Health Commissioner Jan Malcolm during a call with reporters Thursday pointed to national numbers showing children have made up a quarter of all cases in the U.S. recently, largely due to more infectious Delta variant of the virus.

"We remain concerned about the growth of cases in school and childcare settings and the broader implications that has for more cases in those settings and community transmission," Malcolm said.

Children across the country are returning to the classroom for the third school year in a pandemic. In Minnesota, mitigation strategies against the virus are district-by-district decisions -- not all schools are requiring masks for students and staff.

Students Wearing Masks In Classroom
(credit: CBS)

Sam Stinogel who lives in northeast Minneapolis said he didn't think twice about sending his twin first graders back to the classroom this year after more than a year of distance learning that took its toll. But he was comforted by Minneapolis Public Schools' decision to require masks. Without the mandate, he would have had reservations.

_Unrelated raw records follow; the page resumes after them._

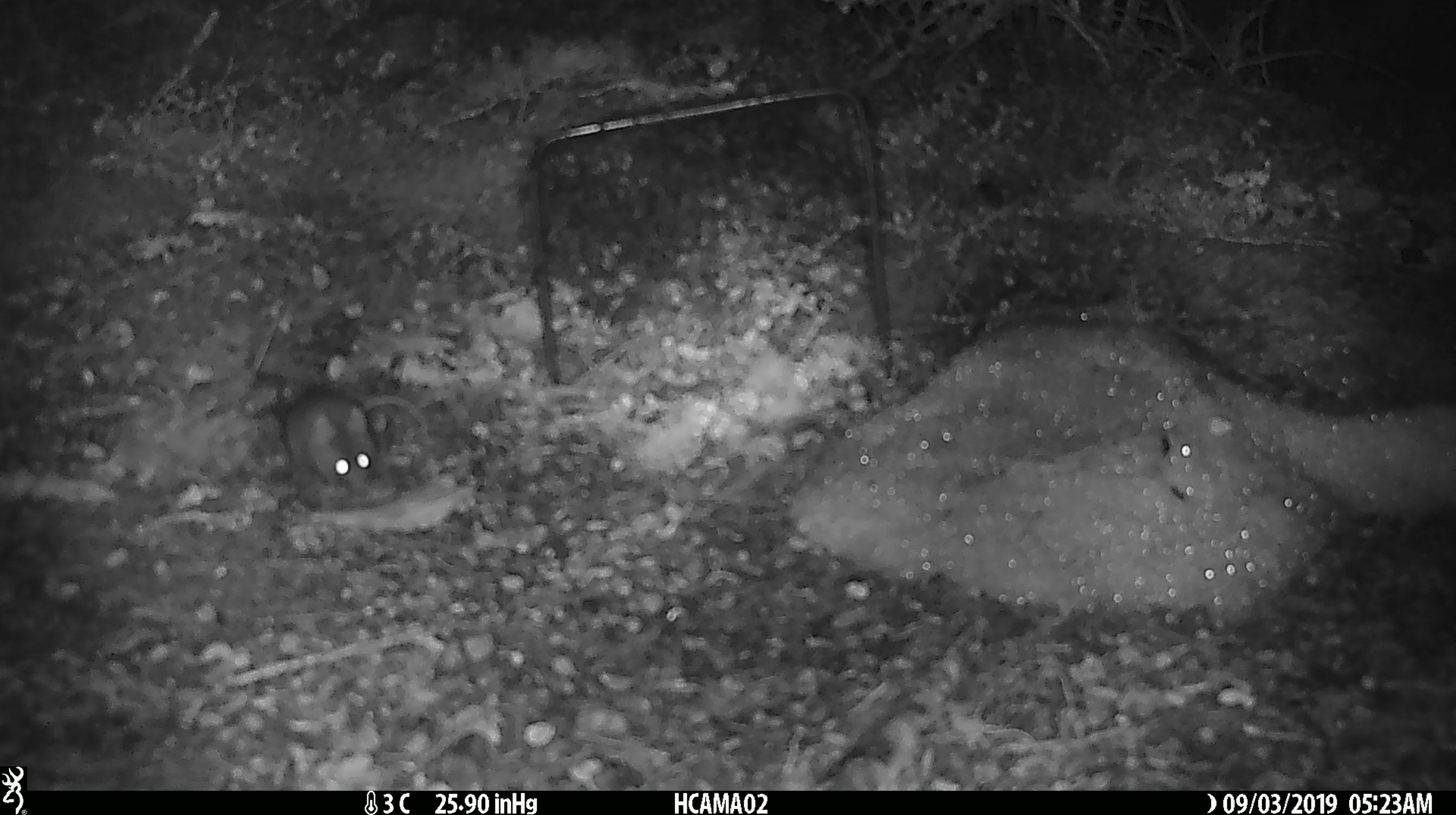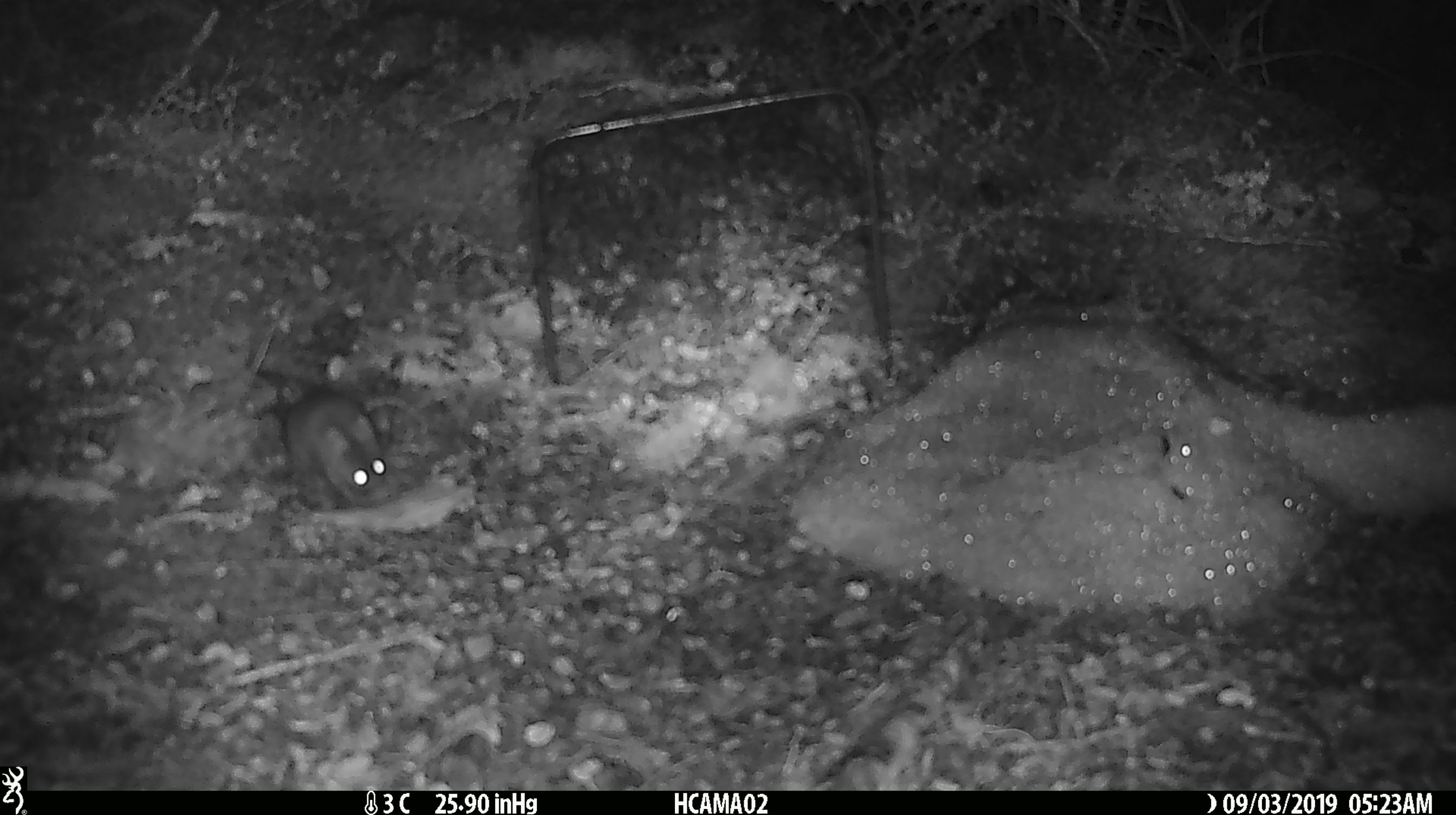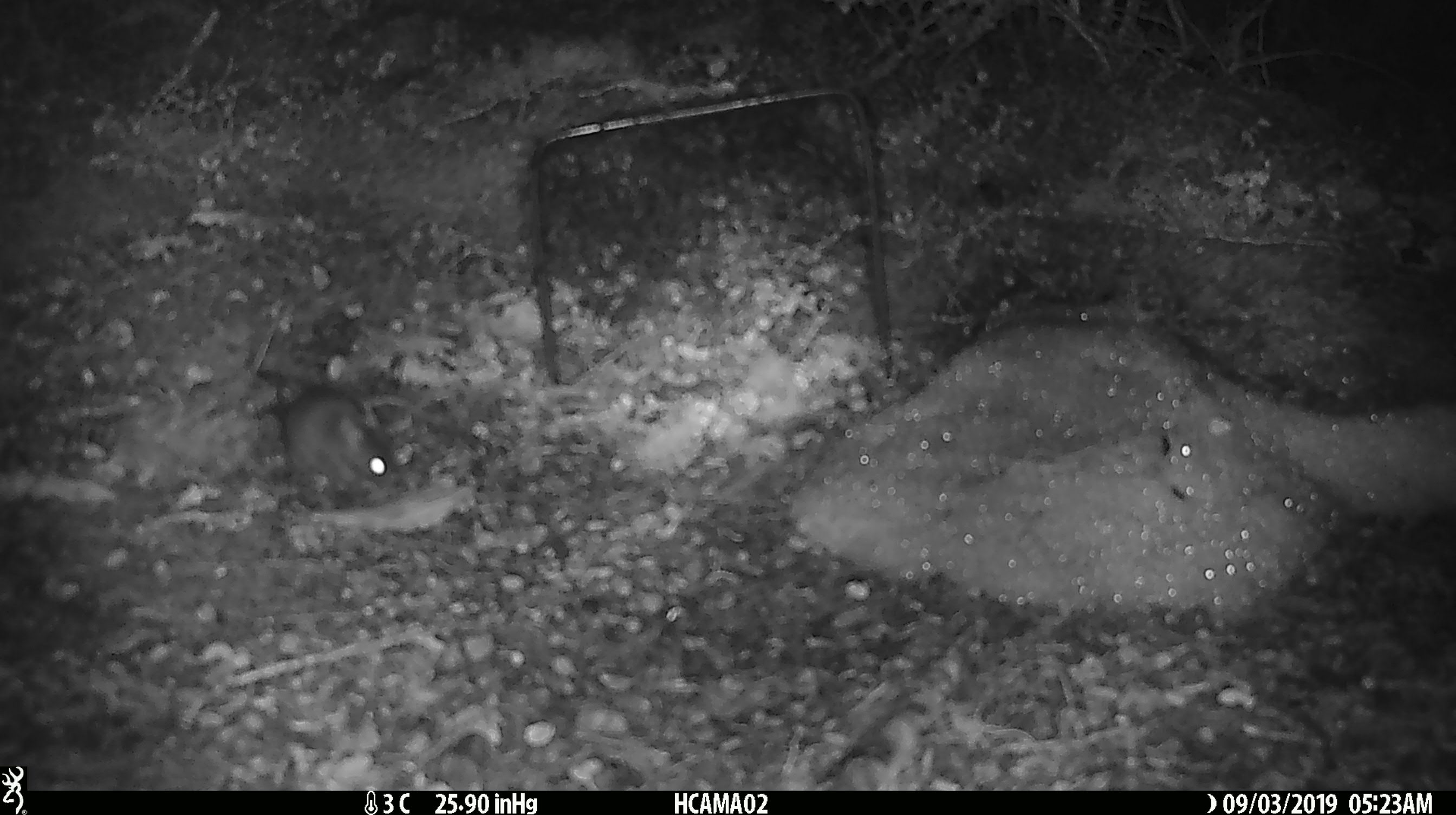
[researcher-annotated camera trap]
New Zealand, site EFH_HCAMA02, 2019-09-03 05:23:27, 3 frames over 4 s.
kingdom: Animalia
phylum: Chordata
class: Mammalia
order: Rodentia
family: Muridae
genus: Mus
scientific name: Mus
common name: mouse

"The fact that we live in this neighborhood and in this school district, it makes it really easy," Stinogel said. "I feel bad for those parents who have to make that decision."

Education Commissioner Heather Mueller said that the department is starting to track COVID-19 protocols in each school district and would have more information to share within the next week.

There's no statewide requirement because Gov. Tim Walz doesn't have that authority anymore with emergency powers. He said Wednesday it's unlikely he would call a peacetime emergency again soon, since a block from the state legislature is all but certain.

"My hope is that there is enough pressure from parents, there is enough pressure from science," Walz said.

The Minnesota Department of Health continues to recommend masking indoors regardless of vaccination status, especially in schools where kids under 12 are not yet eligible for the vaccine. Officials also are doubling down on their push for vaccinations.

A recent report from the U.S. Centers for Disease Control shows that hospitalizations among children and adolescents were four times more likely in states with low vaccination rates compared to states with high vaccine intake.

"Masking reduces transmission against COVID. Period," Malcolm said. "Your mask protects you and those around you."

Since the pandemic began, there have been more than 27,000 cases of COVID-19 associated with school settings, according to state data.

In addition to a mask mandate, St. Paul Public Schools recently passed a resolution requiring vaccination or regular testing for all school employees.